McCabe still lives in the neighborhood where he grew up, Woodbury Heights, N.J., a middle-class suburb of Philadelphia. He knows which houses are in foreclosure and which have been abandoned. The latest seems to be right behind his own.

"We don't know what's going to happen," he says. "We're kind of prepping, because a gentleman who was there, who rented, came and told us, 'I'm just letting you know: I'm moving. That means the grass isn't going to get cut by me.' And the house is in foreclosure."

The U.S. housing market has improved since the end of the Great Recession, but some parts of the country are still haunted by these zombie houses — homes that have been abandoned by their former owners but are still mired in the foreclosure process.

No state has more zombie houses per capita than New Jersey. The state has roughly 17,000 zombie foreclosures, according to a report released in June by the company RealtyTrac.

The same report says the number of zombie homes nationwide is actually decreasing. But not in New Jersey. The Garden State has the highest zombie rate of any state; New York is nearly as bad.

"Those are the states with the two absolute longest foreclosure processes in the country," says Daren Blomquist, vice president of RealtyTrac.

Blomquist says the average foreclosure in New York and New Jersey takes about three years to complete — in part, because those states have been aggressive about preventing improper foreclosures.

"The unintended consequence is that we see an even longer protracted foreclosure process in those states," he says.

With the growing backlog of foreclosures, local officials are having a hard time keeping track. Chad Bruner, administrator for Gloucester County, N.J., says individual towns are having trouble getting even the most basic information from banks.

"They call," Bruner says. "And then, 'No, we don't own that property.' And then they call someone else, and they get referred to someone else. So it's a kind of a big circle. It takes days, weeks for this to happen."
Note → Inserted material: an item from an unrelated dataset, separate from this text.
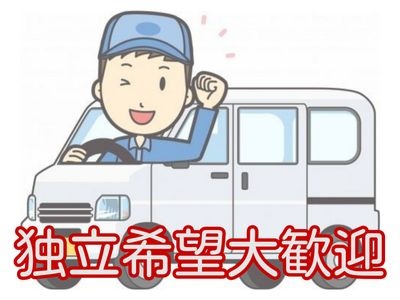 独立希望大歓迎の文字と軽自動車とドライバーのイラスト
So this summer, Bruner commissioned an outside company to track all the abandoned foreclosures across the county to help towns make sure these houses don't become eyesores and hassles for the neighbors.

But back in Woodbury Heights, McCabe and his wife, Maureen, are skeptical — after all, one neighbor's house has been empty for seven years.

"It freaks me out," says Maureen McCabe. "I don't know if there are animals running around there — mice and rodents — I don't know."

She says this used to be a beautiful house. Now it's hard to imagine anyone buying it. One window is boarded up. Where there used to be a garden, there are weeds. She says it's hard to see this house every day and wonder what it means for her neighborhood.